ImageIl Vescovo di Cassano, che ieri si era recato sul luogo del ritrovamento dei tre cadaveri, ha affermato anche che "la preghiera, in certi momenti, è diventata, lasciatemelo dire, rabbia, ma anche senso di impotenza. Rabbia perché siamo arrivati ad un momento in cui il grido di un bambino, e di questo si è trattato, tra l'altro, non viene ascoltato. Anzi si dice tu non vali niente, le tue speranze non mi interessano, io ho altri interessi. Questo mi ha fatto rabbia". "Poi un senso di impotenza - ha proseguito - rispetto ad alcune reazioni che già sento in giro, quasi una sorta di fatalismo, come se queste cose dovessero far parte inevitabilmente della nostra storia, della nostra vita, delle vite delle nostre piccole città. Ecco, allora: ma che appello devo fare, se non dire cerchiamo di stare attenti a non sentirci condannati, a non sentire, a non dover pensare che certe realtà, certe zone, certe situazioni debbano essere situazioni condannate per sempre a rimanere in quelle direzioni. Io sono convinto di una cosa: il male si nutre anche di complicità e complicità sono i silenzi assordanti, sono gli interessi personali o familiari raggiunti costi quel che costi, sono i privilegi che molto spesso ci si attribuisce a scapito degli altri". "Quei tre cadaveri sono, a mio parere il terminale, di una deriva morale, prima di tutto".

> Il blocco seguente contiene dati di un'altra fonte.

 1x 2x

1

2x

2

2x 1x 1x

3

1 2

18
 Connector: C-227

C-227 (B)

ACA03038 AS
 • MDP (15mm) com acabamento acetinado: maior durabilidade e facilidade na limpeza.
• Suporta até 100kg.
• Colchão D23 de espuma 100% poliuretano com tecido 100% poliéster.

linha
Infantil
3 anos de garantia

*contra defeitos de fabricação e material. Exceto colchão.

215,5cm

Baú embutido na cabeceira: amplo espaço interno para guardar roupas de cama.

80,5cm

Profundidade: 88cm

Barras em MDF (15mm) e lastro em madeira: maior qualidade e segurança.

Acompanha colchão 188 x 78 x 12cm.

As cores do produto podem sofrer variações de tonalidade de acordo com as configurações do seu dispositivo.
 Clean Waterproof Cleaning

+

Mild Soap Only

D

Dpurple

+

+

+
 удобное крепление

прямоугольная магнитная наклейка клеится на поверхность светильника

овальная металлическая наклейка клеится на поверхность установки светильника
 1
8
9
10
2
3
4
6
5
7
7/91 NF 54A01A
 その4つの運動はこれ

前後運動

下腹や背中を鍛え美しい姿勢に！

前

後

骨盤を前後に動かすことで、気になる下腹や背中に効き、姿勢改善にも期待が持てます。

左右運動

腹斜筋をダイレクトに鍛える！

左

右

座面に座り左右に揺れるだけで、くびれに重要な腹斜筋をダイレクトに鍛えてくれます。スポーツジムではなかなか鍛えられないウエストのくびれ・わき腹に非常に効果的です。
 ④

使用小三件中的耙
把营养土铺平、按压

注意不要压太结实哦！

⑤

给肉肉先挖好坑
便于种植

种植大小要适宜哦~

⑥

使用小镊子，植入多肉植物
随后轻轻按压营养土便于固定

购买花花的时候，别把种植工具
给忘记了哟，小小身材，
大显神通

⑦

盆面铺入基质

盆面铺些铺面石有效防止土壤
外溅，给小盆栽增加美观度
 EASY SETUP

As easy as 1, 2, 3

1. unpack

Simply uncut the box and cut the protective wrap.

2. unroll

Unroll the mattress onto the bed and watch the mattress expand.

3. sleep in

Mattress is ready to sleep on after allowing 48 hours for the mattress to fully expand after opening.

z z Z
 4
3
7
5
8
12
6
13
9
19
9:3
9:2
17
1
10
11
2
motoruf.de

Lo ha detto all'ANSA il segretario generale ad interim della Conferenza episcopale italiana, mons. Nunzio Galantino, vescovo di Cassano allo Jonio. "E' vero - aggiunge - c'è la crisi economica e la crisi politica, con questo teatro che continua a mettere in giro gli stessi pupazzi vestiti diversamente, ma sempre impegnati a sopravvivere a se stessi. Questa è la scena a cui stiamo assistendo". Mons. Galantino ha evidenziato, inoltre, che "mentre da una parte c'è tutto questo, dall'altra c'è gente che fa i suoi affari, i suoi mali affari, e noi, compresi noi uomini di Chiesa, stiamo lì a baloccarci". "Allora io mi chiedo, veramente, se tutto quello  che stiamo facendo - ha proseguito il presule - abbia davvero un senso, se tutto quello che stiamo facendo è davvero un antidoto al male, perché il male si vince con il bene, il male non si vince con le chiacchiere, non si vince facendo cerimonie senza domani, non si vince proponendo cose assurde o che non si capisce da che parte vanno, ma proponendo gesti concreti". "Chiediamo ai giovani - ha concluso - di uscire un po' di più per le strade; chiediamo alla nostra Chiesa di essere più presente, di andare per strada non solo per far processioni, ma anche per dire che Cristo ci chiede qualcosa di più.

Smettiamola di pensare che quello che è successo ieri sia un fatto che interessa la malavita, e noi dove stiamo?. La malavita sporca anche noi, interessa anche noi, ci vede, purtroppo, anche se inconsapevolmente, complici di questa realtà".